| EXERCISE INSTRUCTIONS |
Copy out the entries below with each "dry grass tuft" switched to "withered grass tuft" and nothing else altered. Leave out the pictures.

(Image-linked spatial questions)
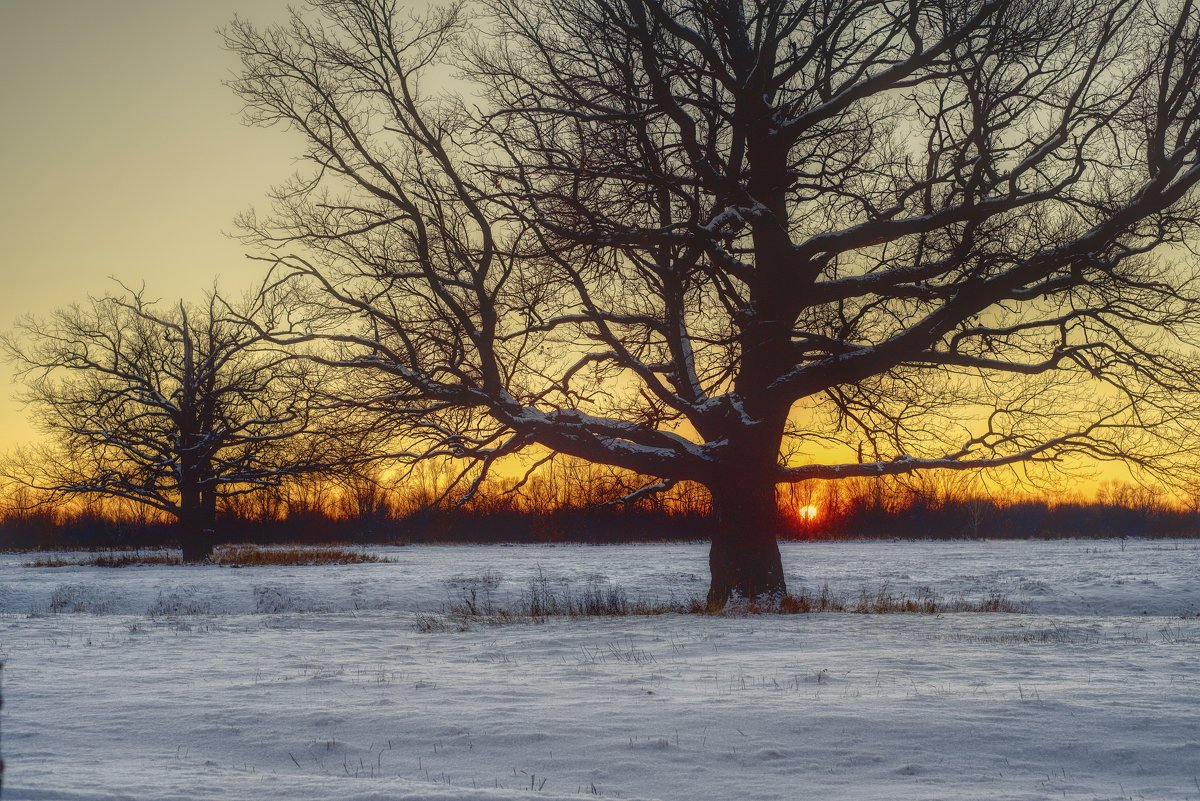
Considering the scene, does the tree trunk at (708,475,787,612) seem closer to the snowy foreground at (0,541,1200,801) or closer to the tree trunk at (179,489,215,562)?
the snowy foreground at (0,541,1200,801)

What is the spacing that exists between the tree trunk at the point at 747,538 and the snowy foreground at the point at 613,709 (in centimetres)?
168

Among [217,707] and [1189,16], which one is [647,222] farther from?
[217,707]

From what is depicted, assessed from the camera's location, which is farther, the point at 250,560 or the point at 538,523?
the point at 538,523

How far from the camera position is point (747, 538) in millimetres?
15125

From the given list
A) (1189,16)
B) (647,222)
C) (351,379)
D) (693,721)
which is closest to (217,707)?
(693,721)

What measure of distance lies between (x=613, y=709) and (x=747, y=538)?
28.4ft

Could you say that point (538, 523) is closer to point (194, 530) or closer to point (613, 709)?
point (194, 530)

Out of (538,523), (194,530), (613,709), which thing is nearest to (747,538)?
(613,709)

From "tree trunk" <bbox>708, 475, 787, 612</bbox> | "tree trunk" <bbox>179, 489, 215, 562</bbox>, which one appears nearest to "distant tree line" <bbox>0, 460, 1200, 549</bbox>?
"tree trunk" <bbox>179, 489, 215, 562</bbox>

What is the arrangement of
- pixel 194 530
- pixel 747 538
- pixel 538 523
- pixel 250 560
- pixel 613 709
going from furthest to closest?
pixel 538 523
pixel 194 530
pixel 250 560
pixel 747 538
pixel 613 709

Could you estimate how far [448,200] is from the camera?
48.9 ft

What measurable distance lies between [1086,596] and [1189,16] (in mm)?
12574

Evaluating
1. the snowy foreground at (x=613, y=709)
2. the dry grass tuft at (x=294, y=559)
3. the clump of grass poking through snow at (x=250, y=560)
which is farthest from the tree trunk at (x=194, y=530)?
the snowy foreground at (x=613, y=709)

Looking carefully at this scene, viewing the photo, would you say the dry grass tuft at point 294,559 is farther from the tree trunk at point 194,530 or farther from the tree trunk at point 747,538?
the tree trunk at point 747,538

| EXERCISE ANSWER |
Considering the scene, does the tree trunk at (708,475,787,612) seem closer to the snowy foreground at (0,541,1200,801) or closer to the tree trunk at (179,489,215,562)?
the snowy foreground at (0,541,1200,801)

What is the spacing that exists between the tree trunk at the point at 747,538 and the snowy foreground at the point at 613,709 (in centimetres)?
168

Among [217,707] and [1189,16], which one is [647,222] farther from?
[217,707]

From what is depicted, assessed from the camera's location, which is farther, the point at 250,560 or the point at 538,523?
the point at 538,523

How far from the camera position is point (747, 538) in millimetres?
15125

From the given list
A) (1189,16)
B) (647,222)
C) (351,379)
D) (693,721)
which is closest to (217,707)?
(693,721)

What measure of distance lies between (x=613, y=709) and (x=747, y=538)?
28.4ft

Could you say that point (538, 523) is closer to point (194, 530) or closer to point (613, 709)?
point (194, 530)

Out of (538,523), (194,530), (613,709), which thing is nearest to (747,538)?
(613,709)

From "tree trunk" <bbox>708, 475, 787, 612</bbox> | "tree trunk" <bbox>179, 489, 215, 562</bbox>, which one appears nearest to "distant tree line" <bbox>0, 460, 1200, 549</bbox>?
"tree trunk" <bbox>179, 489, 215, 562</bbox>

What is the arrangement of
- pixel 194 530
- pixel 747 538
- pixel 538 523
- pixel 250 560
- pixel 613 709
going from furthest to closest?
pixel 538 523
pixel 194 530
pixel 250 560
pixel 747 538
pixel 613 709

Could you estimate how far [448,200] is from the camera?
48.9 ft

What measurable distance lies between [1086,596] and [1189,16] (in mm)?
12574

Evaluating
1. the snowy foreground at (x=613, y=709)
2. the withered grass tuft at (x=294, y=559)
3. the clump of grass poking through snow at (x=250, y=560)
which is farthest from the tree trunk at (x=194, y=530)?
the snowy foreground at (x=613, y=709)

Looking carefully at this scene, viewing the photo, would you say the withered grass tuft at point 294,559 is farther from the tree trunk at point 194,530 or farther from the tree trunk at point 747,538?
the tree trunk at point 747,538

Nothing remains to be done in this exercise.